We exist to improve the lives
of everyone affected by epilepsy

 

Lynsey

I'm 3 years diagnosed and I'm using this as a sort of therapy .....a form of epilepsy may cripple you but I'll never stop promoting our strengths. ...... I live very happily but I deal with my epilepsy. ........

My diagnosis and my story so far

I was 4/5 months pregnant with my second daughter when I was diagnosed with epilepsy. Leading up to my diagnosis I had been experiencing these sensations, which I now know were auras. When these auras started, to describe them to anybody would have sounded bonkers. They would start with a doom like feeling in the pit of my stomach, closely followed by my senses going wild, I would get a taste and a smell that I couldn't describe, my hearing and sight would become distorted, my brain would be going barmy with feelings of deja vu and I would get an overwhelming surge of emotions that would consume my whole body that, I can only describe as a feeling of an outer body experience....... now I have never had an outer body experience so wouldn't exactly know how that would feel but that's the only way I can describe this quite frankly, terrifying experience.... even crazier I thought I was becoming psychic or being able to predict the future or something.

Now I could not describe the deja vu I was experiencing after an episode but at the same time the feelings were of such familiarity I was quietly taking all this quite seriously. Very bizarrely the duration of this ambush of my body would last 30 - 60 seconds and would leave me feeling exhausted with a terrible headache ...... I thought I was going crazy!!!!! I would be watching television, in bed reading, waking up in the morning, out walking with my daughter, at work and any other normal activity anyone would do with their day and my life became scary. As I was pregnant I put it down to maybe, anxiety, tiredness or any other conceivable reason why I was suddenly thrust into this nightmare. It was a real roller-coaster of emotions.

One night I googled these symptoms (I know it's not the smartest idea) and every search flashed up epilepsy...... I did confide this to my mom and partner but I think we were all a bit sceptical and unknowing of the condition and tried to find anything else logical to possibly explain all these feelings.

I always remained conscious during all this, which I now know were all petit mal seizures...... my first grand mal seizure will haunt me for the rest of my life. It was one dark, winter morning and I was at the bus stop with my then 3 year old daughter, we were going to my mother in laws so I could drop her off while I went to work..... we were waiting for the bus and suddenly these sensations started to consume me again and I thought, oh great here we go again, the next thing I remember is lying in the bus stop surrounded my paramedics and getting hysterical to know where my daughter was..... thankfully she was being comforted by another paramedic. I was taken into the ambulance when I could get to my feet and I just wanted my daughter near me. I remember looking at the time and 45 minutes had elapsed that I couldn't account for.... the bus stop was on a very busy road, it was dark, anything could have happened to my precious angel and that will torment me forever, traumatising.

I was taken to the hospital and my mother in law was contacted to notify her of what had happened and advised to get to the hospital as soon as possible.
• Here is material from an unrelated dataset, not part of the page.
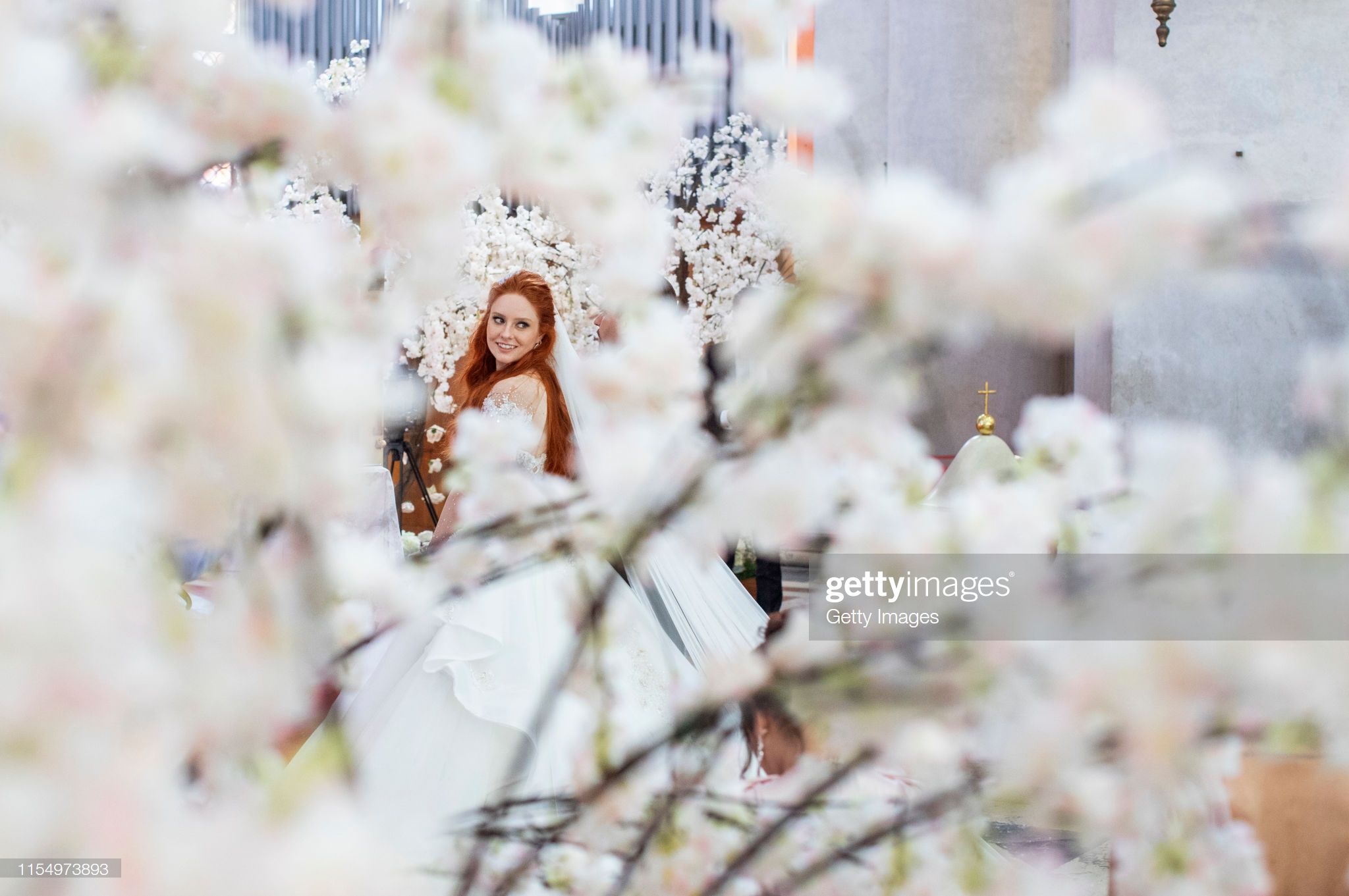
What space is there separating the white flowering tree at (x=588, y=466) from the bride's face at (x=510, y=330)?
9.99ft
I don’t remember much from then on at the hospital, I just remember these auras were coming in clusters, they just kept coming and coming and was making me sick, I was terrified. When things had calmed down and I was able to explain to the doctors what I had been experiencing, there main concern was to make sure the baby I was carrying was ok and to arrange a number of tests. I was obviously kept in hospital and made as comfortable as they could, I had a variety of tests and scans first to ensure my baby was ok….. she was, thank god and then had to await for an MRI and cat scan the next day.

I was put on a ward for the night and my partner was able to stay with me for a while, during this time he was able to tell me a little bit of what our daughter could tell him about what had happened, “We was at the bus stop and mommy suddenly fell over, I cried and screamed and 2 men came to help us and called the ambulance and they stayed with me and looked after me until the ambulance came”……. It breaks my heart every time I think about that and it still reduces me to tears now. I would love to find the men who came to our aid, to thank them, also for my own peace of mind just to find out my daughter was safe and ok.
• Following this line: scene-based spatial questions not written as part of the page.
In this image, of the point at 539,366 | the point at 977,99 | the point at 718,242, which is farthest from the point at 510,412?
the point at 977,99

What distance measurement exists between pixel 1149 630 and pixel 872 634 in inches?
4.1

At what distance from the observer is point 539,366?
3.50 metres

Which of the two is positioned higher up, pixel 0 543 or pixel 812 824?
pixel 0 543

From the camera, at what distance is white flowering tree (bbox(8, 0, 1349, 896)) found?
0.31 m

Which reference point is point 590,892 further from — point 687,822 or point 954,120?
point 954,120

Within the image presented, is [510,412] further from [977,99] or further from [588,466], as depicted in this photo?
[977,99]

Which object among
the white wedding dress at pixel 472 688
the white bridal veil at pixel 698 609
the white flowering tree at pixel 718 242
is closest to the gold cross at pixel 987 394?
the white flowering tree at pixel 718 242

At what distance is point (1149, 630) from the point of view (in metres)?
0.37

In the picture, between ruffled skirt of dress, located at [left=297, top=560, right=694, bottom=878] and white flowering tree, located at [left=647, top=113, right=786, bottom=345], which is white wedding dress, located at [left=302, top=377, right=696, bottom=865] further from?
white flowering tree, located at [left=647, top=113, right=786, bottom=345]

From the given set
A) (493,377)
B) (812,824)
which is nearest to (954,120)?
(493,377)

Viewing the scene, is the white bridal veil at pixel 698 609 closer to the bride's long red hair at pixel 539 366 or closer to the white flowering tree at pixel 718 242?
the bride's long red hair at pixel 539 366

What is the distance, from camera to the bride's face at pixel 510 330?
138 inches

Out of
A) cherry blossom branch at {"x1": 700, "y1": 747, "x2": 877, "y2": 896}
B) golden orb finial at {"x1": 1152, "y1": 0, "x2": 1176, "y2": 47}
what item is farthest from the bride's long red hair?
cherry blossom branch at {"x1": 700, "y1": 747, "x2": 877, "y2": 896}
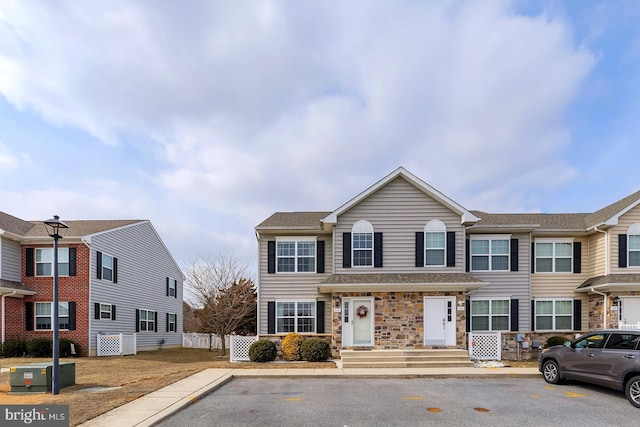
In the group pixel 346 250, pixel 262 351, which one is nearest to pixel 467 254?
pixel 346 250

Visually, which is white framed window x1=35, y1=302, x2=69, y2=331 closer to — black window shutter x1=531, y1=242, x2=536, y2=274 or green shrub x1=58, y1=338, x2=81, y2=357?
green shrub x1=58, y1=338, x2=81, y2=357

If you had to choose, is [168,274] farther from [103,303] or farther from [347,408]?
[347,408]

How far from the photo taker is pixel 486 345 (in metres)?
17.5

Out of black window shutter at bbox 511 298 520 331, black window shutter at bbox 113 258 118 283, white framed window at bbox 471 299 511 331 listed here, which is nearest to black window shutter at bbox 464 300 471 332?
white framed window at bbox 471 299 511 331

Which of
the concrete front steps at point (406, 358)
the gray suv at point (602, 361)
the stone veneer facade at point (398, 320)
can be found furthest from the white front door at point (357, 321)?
the gray suv at point (602, 361)

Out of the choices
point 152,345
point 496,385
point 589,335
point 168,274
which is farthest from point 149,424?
point 168,274

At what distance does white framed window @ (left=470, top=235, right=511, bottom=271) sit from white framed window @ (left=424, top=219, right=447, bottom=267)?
1.80 m

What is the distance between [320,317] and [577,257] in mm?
11613

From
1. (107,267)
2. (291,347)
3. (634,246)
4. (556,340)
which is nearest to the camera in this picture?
(291,347)

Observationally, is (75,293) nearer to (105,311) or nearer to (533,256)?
(105,311)

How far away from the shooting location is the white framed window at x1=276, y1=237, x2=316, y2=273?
1911cm

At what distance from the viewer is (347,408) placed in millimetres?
9477

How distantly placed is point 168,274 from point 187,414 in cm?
2440

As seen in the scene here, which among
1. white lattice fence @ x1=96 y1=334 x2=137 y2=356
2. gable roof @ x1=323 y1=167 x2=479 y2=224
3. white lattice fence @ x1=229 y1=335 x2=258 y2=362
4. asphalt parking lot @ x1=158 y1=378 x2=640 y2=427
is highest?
gable roof @ x1=323 y1=167 x2=479 y2=224
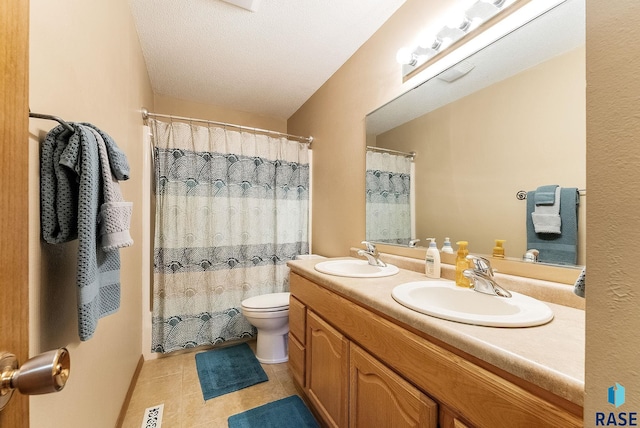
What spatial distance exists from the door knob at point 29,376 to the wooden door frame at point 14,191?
18 mm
The next day I had various tests and scans done and the results showed I had temporal lobe epilepsy, it’s a condition that would have shown itself at some point in my life but it’s not uncommon for underlying conditions to come out in pregnancy, I spoke in depth with numerous specialist nurses and doctors about what I had been experiencing and all my symptoms were classic epilepsy signs. I was started on keppra to help control the seizures but I suffered terrible side effects so my medication was changed to lamictal and I take clobazam along side it for predictive seizures...... my seizures are triggered by tiredness, stress and if I'm poorly and the doom like feeling I first experienced, I now call my warning signs.

It's taken me along time to accept my diagnosis and it's not a condition I could grow out of, I will have it for life! I have to give my head a wobble sometimes because I can let it bother me and I feel sorry for myself at times but I do know how lucky I am, on a spectrum I know I'm on the less serious end. I know some types of epilepsy can completely blight people's lives and they have grand mal seizures with absolutely no warnings. As mad as it sounds I am grateful that I get warning signs so I can make myself and my children safe. I've had to teach my eldest daughter how to put me in the recovery position, to stay by my side should I ever lose consciousness again, keep her sister safe, find my phone to call an ambulance and never go with anyone..... it's been just over 3 years since I had my first grand mal seizure and was diagnosed with epilepsy and my eldest daughter still remembers everything that happened that morning and if we ever go past the spot where it all happened she will point it out and say, "look mom, that's where you fell over and I was really scared"...... rips my heart out every time

I'm still working, looking after my family, keeping a nice house and maintain a "normal" life. I still have petit mal seizures at times, I've had 3 grand mal seizures in total but I have a great support system around me and you just have to get on with things. I have an amazing specialist nurse who listens to me, understands me, is patient with me and is respectful and courteous of my feelings.... she really makes me feel like she genuinely cares about me and she's a massive support.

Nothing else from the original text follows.